Cash-rich Chinese millennials are no longer compelled by Western faces. Fuelled by national pride and a decidedly Asian aesthetic, they want someone relatable in terms of upbringing, Asian values and physical appearance. China-born model-actress Angelababy is the face of Dior, while Chinese leading actress Yang Mi fronts Michael Kors.

A Golden Horse Best Actress winner with a likeable persona, Zhou fit the bill to be Burberry‘s first female ambassador in Asia last October. Zhou followed in the footsteps of fellow Chinese celebrity Kris Wu, who was appointed as Burberry’s first Chinese ambassador in China.

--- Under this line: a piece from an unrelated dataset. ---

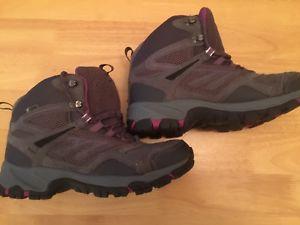 【送料無料】キャンプ用品 レディーステクニカルウォーキングブーツhitec ishield ladies technical walking boots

The bankable pair didn’t share Burberry promotional duties for long. Wu is now the property of Louis Vuitton. He inked the lucrative deal with the French fashion house late last year.

Wu is the classic case study of China celebrity power in retail. A former K-pop boybander, the China-based solo artist commands armies of diehard fans willing to splurge on his label of choice.

Chinese actor-singer Kris Wu is hot property among luxury brands, endorsing brands from Burberry to Louis Vuitton. Photo Courtesy of Universal Music 

Hoards of fans queued for hours ahead of Burberry’s show in London Fashion Week last year. Analysts at Barclays reported that Wu’s Burberry ad campaign boosted sales as well as brand awareness in China. An Alibaba Research Institute report found more than 4.5 million users daily search for products worn and used by Chinese celebrities on the Taobao e-commerce site.

Critics have thrown shade at Wu, saying the young upstart — whose perpetual frown, fey looks and lanky frame are commonplace in China — is undeserving as the face of the storied Parisian brand. These critics are clearly unaware that the proof is in the sales ledgers.